### Tarea
Edita las líneas que van desde la que contiene "Between the point" hasta la que contiene "3. point (161, 214)", ambas incluidas, cambiando "camera" por "viewer" y sin tocar nada más.

### Datos dados
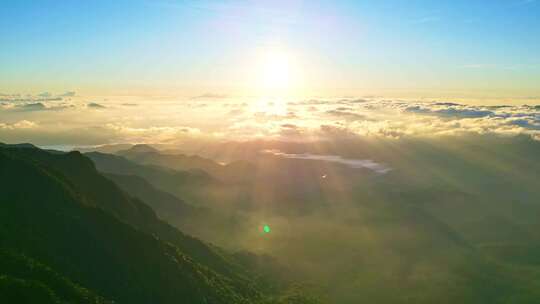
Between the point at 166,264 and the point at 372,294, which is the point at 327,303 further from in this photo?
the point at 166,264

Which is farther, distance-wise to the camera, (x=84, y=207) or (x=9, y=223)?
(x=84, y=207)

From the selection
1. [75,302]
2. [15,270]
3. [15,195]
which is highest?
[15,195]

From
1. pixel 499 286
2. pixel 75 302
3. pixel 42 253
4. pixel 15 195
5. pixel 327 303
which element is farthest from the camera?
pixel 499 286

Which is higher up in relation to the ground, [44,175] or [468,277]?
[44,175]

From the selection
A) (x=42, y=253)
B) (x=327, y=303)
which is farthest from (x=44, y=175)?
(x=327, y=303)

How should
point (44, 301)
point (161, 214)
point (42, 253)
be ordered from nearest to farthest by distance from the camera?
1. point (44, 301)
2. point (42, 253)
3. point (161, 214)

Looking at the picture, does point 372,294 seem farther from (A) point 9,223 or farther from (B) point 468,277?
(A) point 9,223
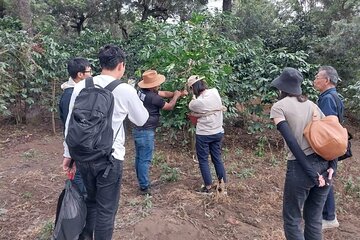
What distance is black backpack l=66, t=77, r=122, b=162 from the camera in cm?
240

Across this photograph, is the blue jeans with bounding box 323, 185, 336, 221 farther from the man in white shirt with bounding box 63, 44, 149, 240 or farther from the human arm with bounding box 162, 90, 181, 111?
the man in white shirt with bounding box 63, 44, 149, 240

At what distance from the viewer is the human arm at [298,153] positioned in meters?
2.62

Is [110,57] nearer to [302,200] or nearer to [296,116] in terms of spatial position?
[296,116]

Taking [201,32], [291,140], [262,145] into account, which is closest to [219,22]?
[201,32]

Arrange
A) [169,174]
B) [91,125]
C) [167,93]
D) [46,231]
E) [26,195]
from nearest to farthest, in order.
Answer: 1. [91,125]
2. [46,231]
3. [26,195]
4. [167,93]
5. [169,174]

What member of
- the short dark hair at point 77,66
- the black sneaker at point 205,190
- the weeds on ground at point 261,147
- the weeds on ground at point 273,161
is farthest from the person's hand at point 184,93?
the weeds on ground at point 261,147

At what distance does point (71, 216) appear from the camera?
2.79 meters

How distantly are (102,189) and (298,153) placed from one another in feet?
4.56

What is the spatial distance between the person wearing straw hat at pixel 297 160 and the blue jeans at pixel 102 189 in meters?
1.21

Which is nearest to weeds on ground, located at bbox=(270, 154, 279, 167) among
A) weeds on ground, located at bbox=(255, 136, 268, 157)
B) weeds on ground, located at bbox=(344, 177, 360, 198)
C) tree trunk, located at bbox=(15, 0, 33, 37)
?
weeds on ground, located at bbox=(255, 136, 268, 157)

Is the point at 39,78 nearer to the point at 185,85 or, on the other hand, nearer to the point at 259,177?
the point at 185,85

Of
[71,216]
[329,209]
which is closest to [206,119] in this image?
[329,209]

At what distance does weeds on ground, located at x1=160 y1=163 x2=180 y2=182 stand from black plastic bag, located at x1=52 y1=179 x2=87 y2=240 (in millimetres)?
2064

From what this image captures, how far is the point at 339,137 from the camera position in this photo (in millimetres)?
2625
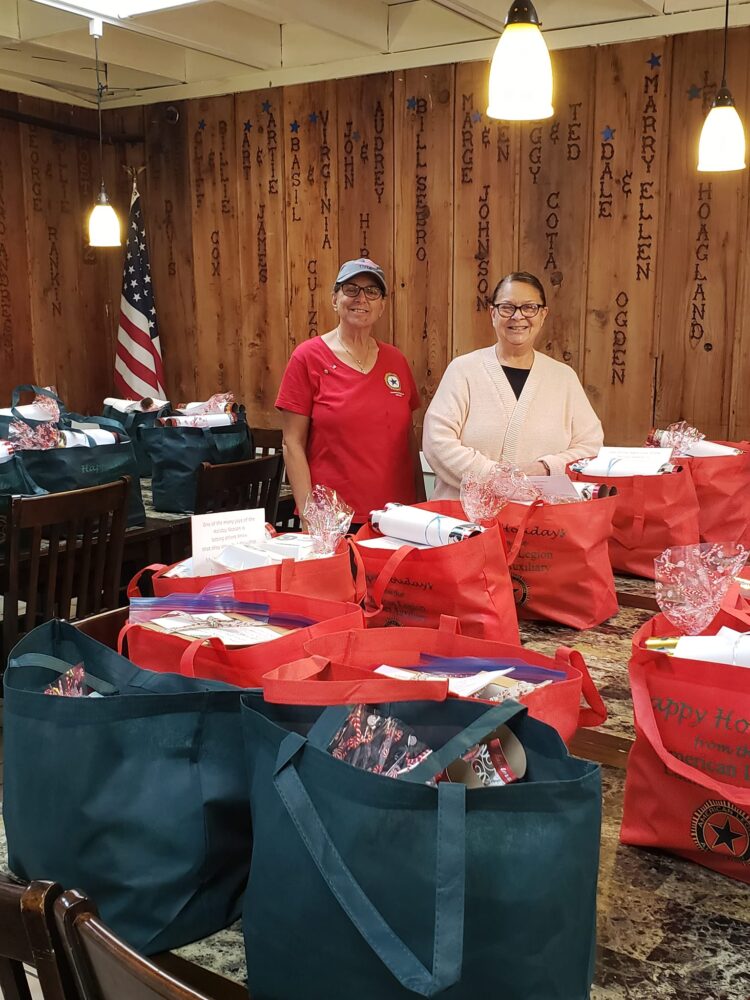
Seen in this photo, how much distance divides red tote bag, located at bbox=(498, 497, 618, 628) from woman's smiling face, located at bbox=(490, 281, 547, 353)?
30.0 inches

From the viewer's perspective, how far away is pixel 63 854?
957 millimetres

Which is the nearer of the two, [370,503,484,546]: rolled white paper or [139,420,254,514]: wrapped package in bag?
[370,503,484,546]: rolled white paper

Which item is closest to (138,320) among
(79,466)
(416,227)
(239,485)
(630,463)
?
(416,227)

==

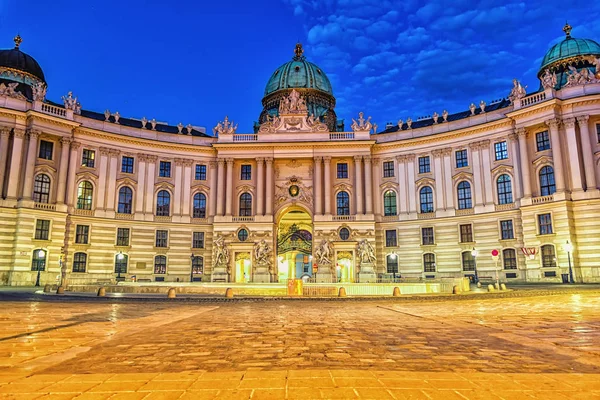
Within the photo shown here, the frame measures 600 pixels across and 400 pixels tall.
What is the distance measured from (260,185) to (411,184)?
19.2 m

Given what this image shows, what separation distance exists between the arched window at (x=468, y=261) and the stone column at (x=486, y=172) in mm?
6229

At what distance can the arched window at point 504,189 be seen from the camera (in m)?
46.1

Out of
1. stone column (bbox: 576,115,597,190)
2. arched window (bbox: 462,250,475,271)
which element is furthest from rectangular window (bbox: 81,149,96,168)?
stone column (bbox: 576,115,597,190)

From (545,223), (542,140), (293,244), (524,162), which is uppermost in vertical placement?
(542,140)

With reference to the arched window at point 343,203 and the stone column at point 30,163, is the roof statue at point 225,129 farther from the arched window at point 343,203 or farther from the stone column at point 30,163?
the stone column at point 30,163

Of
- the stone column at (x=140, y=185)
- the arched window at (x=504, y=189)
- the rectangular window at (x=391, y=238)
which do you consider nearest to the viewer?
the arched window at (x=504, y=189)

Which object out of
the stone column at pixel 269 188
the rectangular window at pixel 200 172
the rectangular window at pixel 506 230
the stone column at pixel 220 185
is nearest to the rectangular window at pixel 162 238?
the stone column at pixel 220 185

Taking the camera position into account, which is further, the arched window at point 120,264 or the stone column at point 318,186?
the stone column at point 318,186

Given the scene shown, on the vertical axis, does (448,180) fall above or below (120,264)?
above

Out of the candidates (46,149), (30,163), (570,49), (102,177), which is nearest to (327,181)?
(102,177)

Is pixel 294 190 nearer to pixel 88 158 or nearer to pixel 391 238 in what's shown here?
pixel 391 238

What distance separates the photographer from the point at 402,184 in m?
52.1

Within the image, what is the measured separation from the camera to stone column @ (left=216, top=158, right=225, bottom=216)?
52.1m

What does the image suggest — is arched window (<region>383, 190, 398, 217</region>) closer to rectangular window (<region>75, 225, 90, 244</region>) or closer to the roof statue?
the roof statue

### Solución
Between the point at 166,264 and the point at 372,294, which is the point at 327,303 further from in this photo?
the point at 166,264

Which is farther, distance-wise to the viewer, (x=84, y=207) or (x=9, y=223)?
(x=84, y=207)

From the selection
1. [75,302]
2. [15,270]
3. [15,195]
which is highest?
[15,195]

From
1. pixel 499 286
2. pixel 75 302
3. pixel 42 253
4. pixel 15 195
5. pixel 327 303
which element is farthest from the viewer?
pixel 499 286

Which is higher up in relation to the ground, [44,175] or [468,277]?
[44,175]

From the selection
A) (x=42, y=253)
B) (x=327, y=303)
which is farthest from (x=44, y=175)?
(x=327, y=303)

How should
point (44, 301)
point (161, 214)
point (42, 253)
be ordered from nearest to farthest by distance from the viewer?
1. point (44, 301)
2. point (42, 253)
3. point (161, 214)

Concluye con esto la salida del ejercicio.